● PASSAGE TO READ:
"""

The Traffic Safety Council of Zimbabwe today got social media talking after their condolence advert went viral.
The words ‘Makorokoto, Amhlophe, Congratulations‘ were printed on an advertisement by the Traffic Safety Council of Zimbabwe offering condolences to the late National Hero, Major General Godfrey Chanakira who passed away on the 27th of May.
The rather weird congratulatory phrases after the condolence message caught many people’s attention as many questioned how they could congratulate him when he is dead.
Here are some of the reactions;
We need to get our spiritual eyes opened. The promise to enter Heaven at death is an occasion for a congratulatory message. I wish we could view death from this angle. Our fears it will be banished forever. From this point there is no error in the messaging.
A whole “Makorokoto” then “Amhlope” then finally “Congratulations” then you say it’s a mistake
A genuine national hero died. Instead of honoring him by stopping to loot public funds, parastatal stampede each other to use public funds posting useless adverts. To show you how INCOMPETENT they are, they congratulate the hero for his death! The regime is the most INCOMPETENT
God will punish them,hw can they congratulate death ummmm none mourning. Lack of kn….. ikushaika
This is outrageous just to say the least.

"""

● THINGS TO DO:
1 - In the article about the condolence advert, on what date did Major General Godfrey Chanakira pass away?
2 - Update the article about the condolence advert from "The rather weird" to "in the messaging.", replacing "Heaven" with "Paradise".
The listing has nothing to do with the work on the article about the condolence advert.

● RAW DATA:
"""

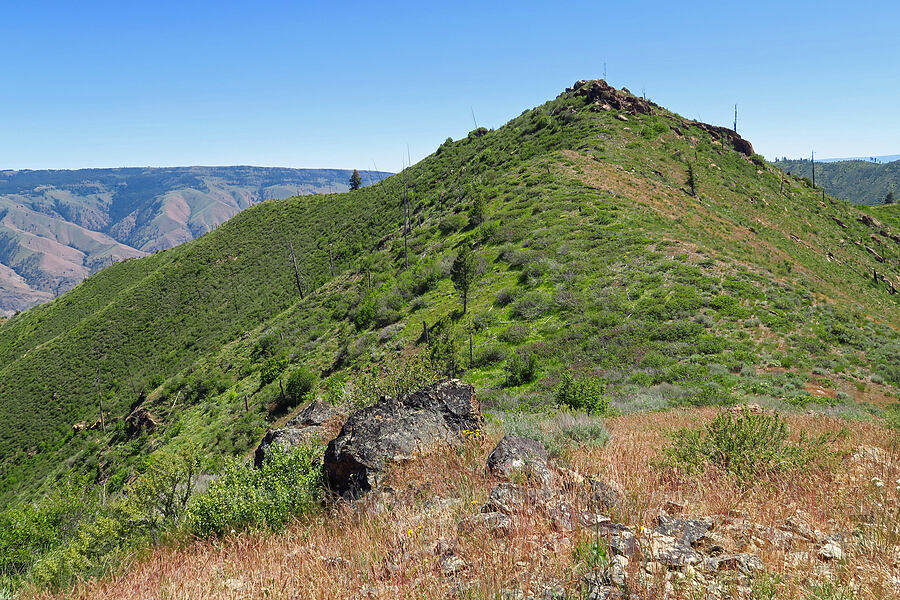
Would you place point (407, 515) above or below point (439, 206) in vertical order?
below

"""

● TASK ANSWERS:
1 - On the 27th of May.

2 -
The rather weird congratulatory phrases after the condolence message caught many people’s attention as many questioned how they could congratulate him when he is dead.
Here are some of the reactions;
We need to get our spiritual eyes opened. The promise to enter Paradise at death is an occasion for a congratulatory message. I wish we could view death from this angle. Our fears it will be banished forever. From this point there is no error in the messaging.